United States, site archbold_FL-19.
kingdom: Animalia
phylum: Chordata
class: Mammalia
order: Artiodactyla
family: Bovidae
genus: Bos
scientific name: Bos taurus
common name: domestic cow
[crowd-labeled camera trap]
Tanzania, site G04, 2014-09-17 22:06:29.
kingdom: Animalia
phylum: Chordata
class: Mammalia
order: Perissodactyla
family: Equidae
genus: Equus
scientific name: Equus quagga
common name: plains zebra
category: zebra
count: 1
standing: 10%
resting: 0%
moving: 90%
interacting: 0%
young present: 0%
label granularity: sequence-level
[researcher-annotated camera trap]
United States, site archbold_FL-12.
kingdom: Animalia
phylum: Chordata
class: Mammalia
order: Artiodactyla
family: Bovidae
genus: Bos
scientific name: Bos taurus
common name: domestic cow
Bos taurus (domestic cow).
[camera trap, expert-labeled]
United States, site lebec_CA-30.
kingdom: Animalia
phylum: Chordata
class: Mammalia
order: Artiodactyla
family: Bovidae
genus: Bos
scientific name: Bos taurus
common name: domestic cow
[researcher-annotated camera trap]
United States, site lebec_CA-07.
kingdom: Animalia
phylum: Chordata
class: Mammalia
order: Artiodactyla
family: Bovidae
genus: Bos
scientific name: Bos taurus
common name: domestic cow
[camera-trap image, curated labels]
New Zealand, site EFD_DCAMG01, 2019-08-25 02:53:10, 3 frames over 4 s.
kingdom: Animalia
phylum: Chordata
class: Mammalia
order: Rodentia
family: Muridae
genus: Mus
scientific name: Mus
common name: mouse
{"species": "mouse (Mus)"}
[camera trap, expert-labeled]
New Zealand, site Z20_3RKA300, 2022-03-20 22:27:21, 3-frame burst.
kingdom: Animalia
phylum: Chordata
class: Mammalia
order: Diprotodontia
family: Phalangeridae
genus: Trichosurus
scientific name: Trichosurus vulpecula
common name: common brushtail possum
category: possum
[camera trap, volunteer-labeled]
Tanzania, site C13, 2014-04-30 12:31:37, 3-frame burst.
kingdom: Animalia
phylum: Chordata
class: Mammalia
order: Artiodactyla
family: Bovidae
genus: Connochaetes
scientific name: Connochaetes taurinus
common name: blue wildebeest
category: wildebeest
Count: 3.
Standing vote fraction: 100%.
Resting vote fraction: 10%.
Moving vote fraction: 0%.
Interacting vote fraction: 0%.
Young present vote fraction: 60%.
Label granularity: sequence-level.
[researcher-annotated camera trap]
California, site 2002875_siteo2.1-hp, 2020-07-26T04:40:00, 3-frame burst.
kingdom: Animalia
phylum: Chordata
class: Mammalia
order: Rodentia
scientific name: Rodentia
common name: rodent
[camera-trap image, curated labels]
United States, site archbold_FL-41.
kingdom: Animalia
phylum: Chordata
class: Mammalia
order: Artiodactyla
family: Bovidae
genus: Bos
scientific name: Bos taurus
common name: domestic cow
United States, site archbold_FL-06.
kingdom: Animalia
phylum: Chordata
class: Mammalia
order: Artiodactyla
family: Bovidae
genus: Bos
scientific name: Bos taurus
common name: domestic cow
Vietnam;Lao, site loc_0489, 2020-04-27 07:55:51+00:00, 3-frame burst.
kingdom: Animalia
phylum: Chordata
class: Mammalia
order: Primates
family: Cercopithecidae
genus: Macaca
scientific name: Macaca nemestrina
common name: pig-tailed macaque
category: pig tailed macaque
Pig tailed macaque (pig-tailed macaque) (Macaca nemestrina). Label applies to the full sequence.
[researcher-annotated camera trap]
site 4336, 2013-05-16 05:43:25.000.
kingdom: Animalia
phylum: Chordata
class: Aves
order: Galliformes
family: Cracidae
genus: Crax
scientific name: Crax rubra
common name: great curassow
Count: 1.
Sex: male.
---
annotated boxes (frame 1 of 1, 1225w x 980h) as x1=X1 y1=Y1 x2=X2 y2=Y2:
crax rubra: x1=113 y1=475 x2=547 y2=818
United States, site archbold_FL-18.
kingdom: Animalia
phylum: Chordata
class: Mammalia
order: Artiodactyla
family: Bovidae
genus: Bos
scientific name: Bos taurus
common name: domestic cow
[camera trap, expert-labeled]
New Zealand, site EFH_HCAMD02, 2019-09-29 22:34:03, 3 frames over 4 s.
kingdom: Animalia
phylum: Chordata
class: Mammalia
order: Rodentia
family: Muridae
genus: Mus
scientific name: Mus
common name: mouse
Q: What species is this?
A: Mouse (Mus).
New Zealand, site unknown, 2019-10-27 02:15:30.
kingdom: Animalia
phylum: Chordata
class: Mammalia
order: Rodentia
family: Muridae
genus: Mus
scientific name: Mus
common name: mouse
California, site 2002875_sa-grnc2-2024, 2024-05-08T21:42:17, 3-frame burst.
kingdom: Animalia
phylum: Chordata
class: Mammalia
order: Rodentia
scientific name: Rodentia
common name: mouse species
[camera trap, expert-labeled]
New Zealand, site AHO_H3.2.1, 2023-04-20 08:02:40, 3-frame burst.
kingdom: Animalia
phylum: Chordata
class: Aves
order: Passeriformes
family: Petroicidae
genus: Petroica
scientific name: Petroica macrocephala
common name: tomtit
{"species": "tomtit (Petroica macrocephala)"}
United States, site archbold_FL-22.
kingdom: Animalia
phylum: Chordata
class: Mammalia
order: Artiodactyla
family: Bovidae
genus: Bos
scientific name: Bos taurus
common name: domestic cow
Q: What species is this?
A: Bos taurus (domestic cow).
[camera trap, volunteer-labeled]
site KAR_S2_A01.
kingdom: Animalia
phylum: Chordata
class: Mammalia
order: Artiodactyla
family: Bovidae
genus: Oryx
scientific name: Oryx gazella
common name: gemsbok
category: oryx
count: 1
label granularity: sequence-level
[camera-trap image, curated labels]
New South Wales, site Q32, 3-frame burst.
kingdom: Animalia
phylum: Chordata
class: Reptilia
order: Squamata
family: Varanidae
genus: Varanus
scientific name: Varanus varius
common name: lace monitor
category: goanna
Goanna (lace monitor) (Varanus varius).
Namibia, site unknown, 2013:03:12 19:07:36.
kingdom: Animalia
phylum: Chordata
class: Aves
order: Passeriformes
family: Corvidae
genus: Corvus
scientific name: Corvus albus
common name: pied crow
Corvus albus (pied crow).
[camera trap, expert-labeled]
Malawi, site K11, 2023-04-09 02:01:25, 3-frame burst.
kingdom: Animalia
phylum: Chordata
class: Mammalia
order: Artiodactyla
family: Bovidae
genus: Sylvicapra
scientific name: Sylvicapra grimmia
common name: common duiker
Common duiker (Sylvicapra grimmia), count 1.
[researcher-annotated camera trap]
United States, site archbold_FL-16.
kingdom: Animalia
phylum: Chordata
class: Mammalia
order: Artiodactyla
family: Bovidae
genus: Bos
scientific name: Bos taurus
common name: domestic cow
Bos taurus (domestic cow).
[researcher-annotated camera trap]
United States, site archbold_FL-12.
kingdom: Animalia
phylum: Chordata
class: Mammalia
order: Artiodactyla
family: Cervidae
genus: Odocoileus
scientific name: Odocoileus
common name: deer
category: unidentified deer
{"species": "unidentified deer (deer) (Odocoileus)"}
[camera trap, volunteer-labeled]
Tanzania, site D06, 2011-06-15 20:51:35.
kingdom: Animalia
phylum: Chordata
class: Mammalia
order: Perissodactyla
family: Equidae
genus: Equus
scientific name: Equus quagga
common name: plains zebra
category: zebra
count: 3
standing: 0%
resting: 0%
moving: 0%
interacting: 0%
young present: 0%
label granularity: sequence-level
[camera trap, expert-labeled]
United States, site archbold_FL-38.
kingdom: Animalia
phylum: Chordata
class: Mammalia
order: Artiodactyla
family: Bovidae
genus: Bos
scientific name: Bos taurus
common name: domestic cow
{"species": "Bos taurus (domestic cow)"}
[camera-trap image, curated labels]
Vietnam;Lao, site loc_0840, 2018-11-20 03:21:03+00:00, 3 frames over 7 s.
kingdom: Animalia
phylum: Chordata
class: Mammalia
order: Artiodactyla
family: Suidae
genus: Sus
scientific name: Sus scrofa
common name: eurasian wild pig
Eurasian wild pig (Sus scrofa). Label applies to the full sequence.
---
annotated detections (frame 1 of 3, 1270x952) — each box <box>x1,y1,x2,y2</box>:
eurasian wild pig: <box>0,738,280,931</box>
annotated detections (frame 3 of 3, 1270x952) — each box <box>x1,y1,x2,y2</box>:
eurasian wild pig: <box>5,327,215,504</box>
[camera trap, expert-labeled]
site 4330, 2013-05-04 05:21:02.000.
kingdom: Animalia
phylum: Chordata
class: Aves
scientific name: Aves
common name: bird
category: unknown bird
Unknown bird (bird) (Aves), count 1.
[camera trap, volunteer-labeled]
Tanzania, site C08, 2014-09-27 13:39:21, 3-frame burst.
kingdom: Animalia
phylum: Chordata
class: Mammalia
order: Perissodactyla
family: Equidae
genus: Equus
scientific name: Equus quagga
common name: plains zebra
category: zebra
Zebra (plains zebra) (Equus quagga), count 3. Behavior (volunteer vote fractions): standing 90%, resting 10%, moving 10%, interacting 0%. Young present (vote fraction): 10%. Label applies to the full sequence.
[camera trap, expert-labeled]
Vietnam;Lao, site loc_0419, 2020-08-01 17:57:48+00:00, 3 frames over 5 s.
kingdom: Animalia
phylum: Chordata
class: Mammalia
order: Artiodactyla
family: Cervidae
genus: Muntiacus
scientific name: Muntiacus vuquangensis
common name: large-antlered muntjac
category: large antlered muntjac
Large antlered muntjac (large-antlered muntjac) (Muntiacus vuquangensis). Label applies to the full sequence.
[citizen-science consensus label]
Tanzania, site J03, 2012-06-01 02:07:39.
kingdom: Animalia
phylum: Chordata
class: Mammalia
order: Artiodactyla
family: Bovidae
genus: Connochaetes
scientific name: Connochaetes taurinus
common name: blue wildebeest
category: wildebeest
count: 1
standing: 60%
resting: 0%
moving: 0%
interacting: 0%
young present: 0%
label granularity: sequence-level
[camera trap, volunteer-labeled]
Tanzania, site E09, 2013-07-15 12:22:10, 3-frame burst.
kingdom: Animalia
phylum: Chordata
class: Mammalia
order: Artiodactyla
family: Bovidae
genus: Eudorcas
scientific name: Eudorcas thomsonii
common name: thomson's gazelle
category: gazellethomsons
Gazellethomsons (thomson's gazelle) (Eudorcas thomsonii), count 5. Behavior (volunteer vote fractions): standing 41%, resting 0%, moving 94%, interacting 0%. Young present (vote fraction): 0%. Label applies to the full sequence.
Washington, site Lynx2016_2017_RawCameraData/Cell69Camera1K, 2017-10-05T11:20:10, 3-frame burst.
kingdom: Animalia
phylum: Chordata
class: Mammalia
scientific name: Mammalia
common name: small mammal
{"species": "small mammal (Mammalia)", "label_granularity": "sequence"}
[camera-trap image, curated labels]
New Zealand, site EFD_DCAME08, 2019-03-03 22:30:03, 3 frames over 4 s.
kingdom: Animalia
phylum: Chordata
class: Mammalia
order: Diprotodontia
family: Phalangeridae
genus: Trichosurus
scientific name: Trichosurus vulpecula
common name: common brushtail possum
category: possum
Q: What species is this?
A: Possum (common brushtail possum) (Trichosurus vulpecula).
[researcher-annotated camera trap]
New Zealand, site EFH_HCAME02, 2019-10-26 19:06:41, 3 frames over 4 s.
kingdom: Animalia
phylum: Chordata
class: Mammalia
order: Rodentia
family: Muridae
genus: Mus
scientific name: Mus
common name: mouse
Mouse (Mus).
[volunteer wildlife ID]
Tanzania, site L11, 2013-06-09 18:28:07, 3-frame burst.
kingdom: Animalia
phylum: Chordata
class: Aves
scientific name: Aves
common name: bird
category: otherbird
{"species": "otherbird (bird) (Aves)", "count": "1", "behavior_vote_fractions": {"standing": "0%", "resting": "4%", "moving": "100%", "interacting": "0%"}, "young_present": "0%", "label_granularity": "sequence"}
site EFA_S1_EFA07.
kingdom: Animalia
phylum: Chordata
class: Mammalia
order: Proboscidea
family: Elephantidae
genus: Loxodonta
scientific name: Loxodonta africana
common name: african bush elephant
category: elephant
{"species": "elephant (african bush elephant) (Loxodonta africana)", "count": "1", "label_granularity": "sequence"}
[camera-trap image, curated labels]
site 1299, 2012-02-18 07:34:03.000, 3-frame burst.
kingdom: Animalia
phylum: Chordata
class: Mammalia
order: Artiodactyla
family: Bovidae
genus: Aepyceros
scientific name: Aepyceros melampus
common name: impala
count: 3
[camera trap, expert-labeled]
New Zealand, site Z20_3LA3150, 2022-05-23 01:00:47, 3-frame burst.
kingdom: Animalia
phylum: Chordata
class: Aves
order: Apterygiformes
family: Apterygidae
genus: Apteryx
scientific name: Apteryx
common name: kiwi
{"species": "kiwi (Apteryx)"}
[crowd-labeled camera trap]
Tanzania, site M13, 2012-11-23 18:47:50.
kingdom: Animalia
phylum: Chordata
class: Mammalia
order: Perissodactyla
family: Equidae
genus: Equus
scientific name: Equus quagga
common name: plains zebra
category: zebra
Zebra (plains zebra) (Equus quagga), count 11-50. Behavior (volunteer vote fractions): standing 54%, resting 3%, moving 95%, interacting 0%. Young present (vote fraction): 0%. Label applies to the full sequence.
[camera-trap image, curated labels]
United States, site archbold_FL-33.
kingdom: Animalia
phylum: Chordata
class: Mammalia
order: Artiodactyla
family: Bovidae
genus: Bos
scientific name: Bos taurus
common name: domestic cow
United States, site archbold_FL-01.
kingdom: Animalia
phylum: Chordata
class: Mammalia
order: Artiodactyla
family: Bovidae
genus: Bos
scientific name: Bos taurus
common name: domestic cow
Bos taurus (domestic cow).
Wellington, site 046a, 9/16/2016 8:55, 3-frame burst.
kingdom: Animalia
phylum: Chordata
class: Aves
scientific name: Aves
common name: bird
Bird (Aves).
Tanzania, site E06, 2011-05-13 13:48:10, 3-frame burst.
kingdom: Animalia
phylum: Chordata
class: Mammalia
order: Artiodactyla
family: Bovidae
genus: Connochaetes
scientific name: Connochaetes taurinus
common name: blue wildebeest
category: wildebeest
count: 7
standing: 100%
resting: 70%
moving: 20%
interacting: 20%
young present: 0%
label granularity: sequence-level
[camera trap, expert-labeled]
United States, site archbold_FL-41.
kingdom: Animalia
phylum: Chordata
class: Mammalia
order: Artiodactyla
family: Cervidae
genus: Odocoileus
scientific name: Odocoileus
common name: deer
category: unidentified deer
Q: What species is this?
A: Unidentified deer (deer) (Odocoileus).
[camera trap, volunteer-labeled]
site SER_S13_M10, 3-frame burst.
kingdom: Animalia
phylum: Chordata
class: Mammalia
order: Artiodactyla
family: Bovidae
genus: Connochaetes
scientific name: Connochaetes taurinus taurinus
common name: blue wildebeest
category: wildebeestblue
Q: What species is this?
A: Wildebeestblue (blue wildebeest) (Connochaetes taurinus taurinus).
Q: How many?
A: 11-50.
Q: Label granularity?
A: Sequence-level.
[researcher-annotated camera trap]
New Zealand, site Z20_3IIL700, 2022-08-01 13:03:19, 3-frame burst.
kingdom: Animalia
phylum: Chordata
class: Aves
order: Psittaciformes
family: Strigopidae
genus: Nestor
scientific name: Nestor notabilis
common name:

....................

Work to complete: The lines you need are those with the word "africana"; list them from the entries.

Exercise output:
scientific name: Loxodonta africana
{"species": "elephant (african bush elephant) (Loxodonta africana)", "count": "1", "label_granularity": "sequence"}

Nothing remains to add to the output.